七話 誘拐ダンスパーティ
八歳の終盤。かつてない程の睡魔と戦いながら、俺は今、決して寝てはならない場所に立っていた。
社交とも言うべきだろうか。すこぶる上から目線な貴族連中が集まったその場所は、所謂ダンスパーティという名の催し物だった。

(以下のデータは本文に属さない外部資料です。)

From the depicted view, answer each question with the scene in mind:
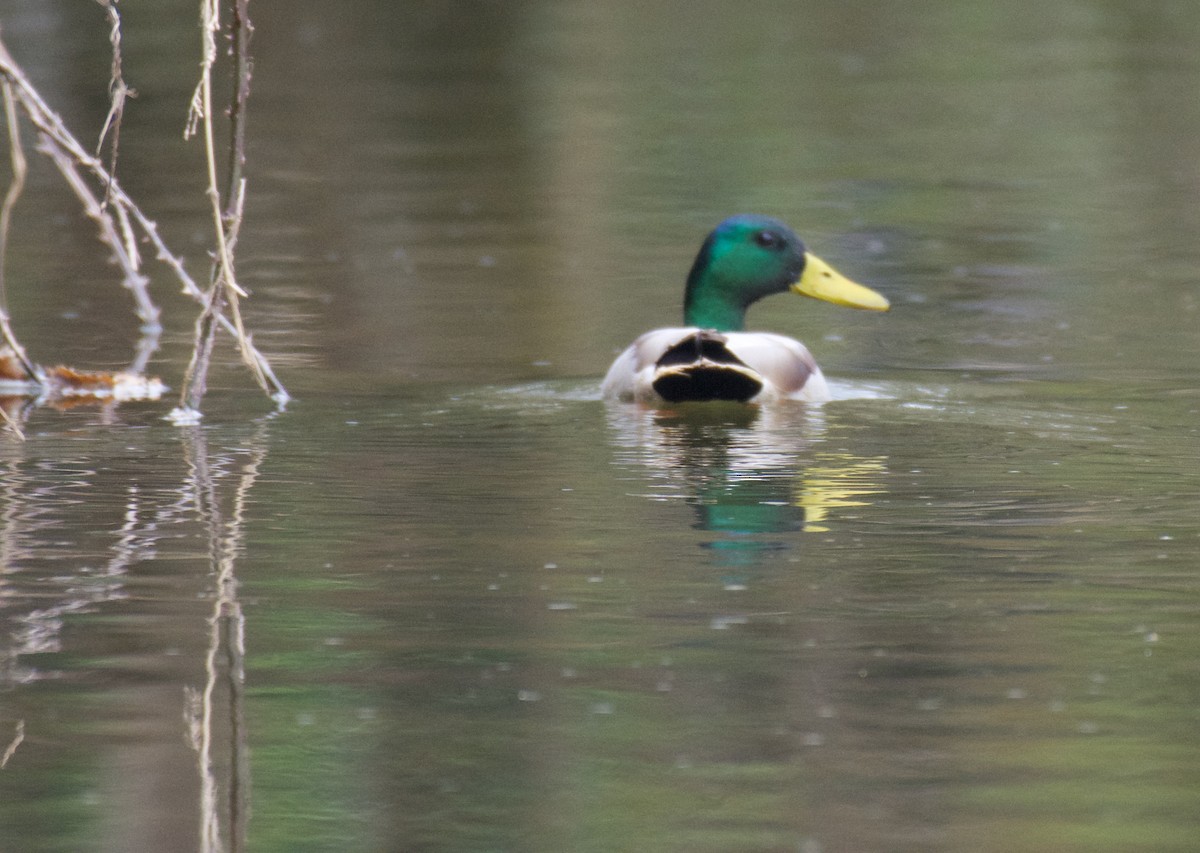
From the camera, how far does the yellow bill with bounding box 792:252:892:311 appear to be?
11672 millimetres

主催は名も知らぬ上流階級貴族で、王宮でも一際存在感の大きい母の評価を少しでも上げておこうと思い、招待状を寄越したのだろう。
因みに、これは全て母の口から出た言葉である。
そうと分かっていながら俺を連れてまで来た意図は、しっかりと理解しているつもりである。
母にとって、ここは俺の友人を作るための場なのだろう。人づき合いに積極的ではないことを、彼女は既に知っていると見える。
確かに、こちらには興味の沸く事が多すぎるので、それ以外のことからは少々手を抜き気味かもしれないが、それでも興味がない訳ではない。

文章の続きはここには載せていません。